Activity — Update the article about the Eastbay Sports Complex by giving it again from the words "The Eastbay Sports Complex is" through "hosting more than just soccer.", with "inauguration" changed to "opening".

The Eastbay Sports Complex is on track for a record year since its inauguration in 2015. Part of the reason is that it’s hosting more than just soccer.
At the end of this month, the Eastbay Sports Complex in Wausau will be filled with people playing volleyball, flag football and soccer. There will be dance and singing competitions, and someone will be crowned Mr. Hmong Royalty over the course of the weekend.
All this is happening on what was once a landfill on the city’s southeast side, now converted into one of the premiere soccer fields in the state. With 15 fields ranging in size from the lighted 240 X 360-foot championship field down to the 75 X 125-foot small fields for youth or a pick up game rental, it’s the ideal place for a soccer fan. The complex is building a reputation as being one of the premiere places to play soccer.
So what might seem out of place is that the list of events this year includes not only the Hmong Wausau Sports Festival, but also bike polo and lacrosse, in addition to the two soccer tournaments and two soccer camps. But that diversity of uses is exactly the point, says Dan Fiorenza, Operations Superintendent of the Wausau-Marathon County Parks Department. To be successful, the fields need to support more than just soccer. After all, they did name it a sports complex, not a soccer complex.
Not only does that diversity of events help bring in more revenue to offset costs, but it also ties into the parks department’s outlook toward parks facilities in general. As new activities become popular, parks officials are transforming facilities to serve those new interests. Several aging tennis courts have been converted into pickleball courts, and officials are planning more; and the city took one of its underused parks and transformed it into a bike polo court. That paid off, as the bike polo club earlier this year hosted a regional tournament at the sports complex, at which a Wausau-based team qualified for the national competition.

Dataset extract —

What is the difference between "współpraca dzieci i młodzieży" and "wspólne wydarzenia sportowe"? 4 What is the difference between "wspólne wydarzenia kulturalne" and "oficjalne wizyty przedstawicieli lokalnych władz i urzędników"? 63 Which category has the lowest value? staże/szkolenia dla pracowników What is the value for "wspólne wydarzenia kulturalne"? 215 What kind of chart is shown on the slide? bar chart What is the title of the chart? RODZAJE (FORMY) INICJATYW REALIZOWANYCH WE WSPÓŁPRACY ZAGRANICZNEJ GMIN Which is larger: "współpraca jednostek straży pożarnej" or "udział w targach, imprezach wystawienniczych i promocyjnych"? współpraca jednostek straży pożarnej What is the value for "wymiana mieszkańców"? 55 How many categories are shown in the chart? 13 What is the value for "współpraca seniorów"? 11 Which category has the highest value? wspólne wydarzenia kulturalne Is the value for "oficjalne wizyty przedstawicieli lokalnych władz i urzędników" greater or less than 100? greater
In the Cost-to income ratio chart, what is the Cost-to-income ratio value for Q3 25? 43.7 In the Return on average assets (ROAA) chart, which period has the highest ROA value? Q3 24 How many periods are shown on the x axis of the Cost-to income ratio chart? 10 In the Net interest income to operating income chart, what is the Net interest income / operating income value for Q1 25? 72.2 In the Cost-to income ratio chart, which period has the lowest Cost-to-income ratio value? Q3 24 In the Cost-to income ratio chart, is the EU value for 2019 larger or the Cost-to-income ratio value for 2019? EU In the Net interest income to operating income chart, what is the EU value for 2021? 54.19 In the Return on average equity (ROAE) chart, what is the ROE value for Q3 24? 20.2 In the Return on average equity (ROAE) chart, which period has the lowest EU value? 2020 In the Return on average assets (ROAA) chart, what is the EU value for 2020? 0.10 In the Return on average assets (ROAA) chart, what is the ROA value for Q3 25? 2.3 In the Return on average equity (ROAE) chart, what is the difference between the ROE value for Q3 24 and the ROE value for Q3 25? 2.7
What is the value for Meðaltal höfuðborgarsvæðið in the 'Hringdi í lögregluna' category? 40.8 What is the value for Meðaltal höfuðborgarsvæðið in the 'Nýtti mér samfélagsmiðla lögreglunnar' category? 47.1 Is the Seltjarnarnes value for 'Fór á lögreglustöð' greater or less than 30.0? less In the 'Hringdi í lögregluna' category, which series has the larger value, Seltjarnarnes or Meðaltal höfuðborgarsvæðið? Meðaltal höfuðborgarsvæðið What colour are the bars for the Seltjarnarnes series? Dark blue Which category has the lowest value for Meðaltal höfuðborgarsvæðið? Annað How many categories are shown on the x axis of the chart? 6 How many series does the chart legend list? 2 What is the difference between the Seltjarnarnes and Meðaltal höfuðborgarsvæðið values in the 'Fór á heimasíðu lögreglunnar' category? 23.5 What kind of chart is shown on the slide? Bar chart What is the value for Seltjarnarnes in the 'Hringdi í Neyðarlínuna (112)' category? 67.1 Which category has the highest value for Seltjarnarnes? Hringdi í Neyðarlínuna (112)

Response to this task —
The Eastbay Sports Complex is on track for a record year since its opening in 2015. Part of the reason is that it’s hosting more than just soccer.